Clootie wells are found in Scotland, Ireland and Cornwall in England. Many date back to pre-Christian times.
A ‘cloot’ is a strip of cloth or rag. The cloot is dipped in the well and then tied to a tree – with the hope that the person’s sickness will fade as the cloot degrades. According to tradition, if you remove a rag you will become afflicted with the disease of its original owner.
These x-rays were taken by James Gifford in 1896. These are some of the first x-rays made in Britain.
Gifford was the son of James Benjamin Gifford, the prosperous owner of a lace factory he founded in the 1840s, moving it to Chard in 1856. Gifford was to follow his father into the family business.
Besides his everyday occupation, Gifford had several serious scientific interests, including astronomy, microscopy and x-rays.
These sketches and letters were created by William Blacklock after he was admitted to the Crichton asylum in Dumfries. Blacklock was an established artist long before he was committed. He had exhibited at the Royal Academy and provided engravings for Sir Walter Scott's Waverley novels.
The Crichton asylum was renowned for its use of art as a form of therapeutics and patients such as Blacklock were encouraged to continue their work while they were there.
Blacklock’s drawings while in institutional care were quite different from his earlier work. One of these, shown here, depicts a landscape containing what looks like a ruined building. On closer inspection the tower appears to be partially made of people.
Works by Blacklock are held in the British Museum, the Victoria and Albert Museum and the National Gallery of Ireland.
Ebenezer Sibly gained his medical qualification at King’s College, Aberdeen. However, there is no evidence that he actually studied there, ‘mail order’ medical qualifications being common at the time.
Sibly sold a patent medicine which he called a ‘reanimating tincture’, which he marketed as being able to bring you back from the dead. To create an air of respectability, Sibly claimed that he was a member of the Royal College of Physicians of Aberdeen – an organisation which was unlikely to refute his claim given that it never actually existed.
James Graham was born in Edinburgh in 1745. Just to give you an insight into his work, his occupation is given on Wikipedia as ‘Sexologist’. Graham studied medicine at Edinburgh university but did not graduate. Graham started out as a performer on the Royal Mile, where he demonstrated his cures while wearing a silver suit. He also saw patients at his home, and his entrance hall was described as littered with crutches and canes supposedly thrown away by his instantaneously cured patients.

● DATA EXTRACT
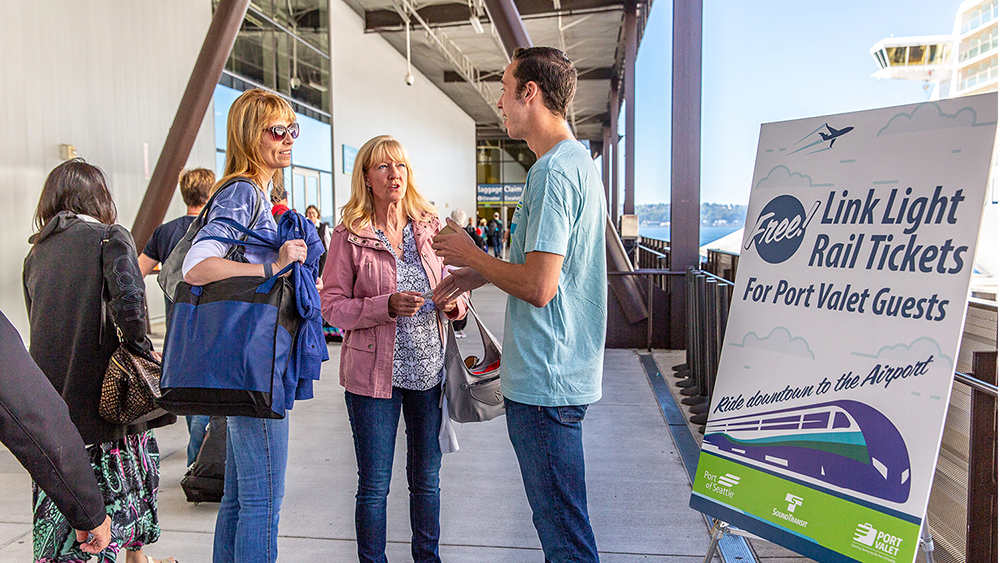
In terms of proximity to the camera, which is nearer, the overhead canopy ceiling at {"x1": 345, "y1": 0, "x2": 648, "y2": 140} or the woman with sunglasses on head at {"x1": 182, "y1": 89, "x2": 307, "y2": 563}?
the woman with sunglasses on head at {"x1": 182, "y1": 89, "x2": 307, "y2": 563}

● WHAT TO WORK ON
1. According to the collection text, in what year did James Gifford take his x-rays?
2. In the collection text, rewrite the passage that begins at "The Crichton asylum was" and stops after "made of people.", putting "scene" in place of "landscape".
The data has nothing to do with the collection text.

● ANSWER SECTION
1. 1896

2.
The Crichton asylum was renowned for its use of art as a form of therapeutics and patients such as Blacklock were encouraged to continue their work while they were there.
Blacklock’s drawings while in institutional care were quite different from his earlier work. One of these, shown here, depicts a scene containing what looks like a ruined building. On closer inspection the tower appears to be partially made of people.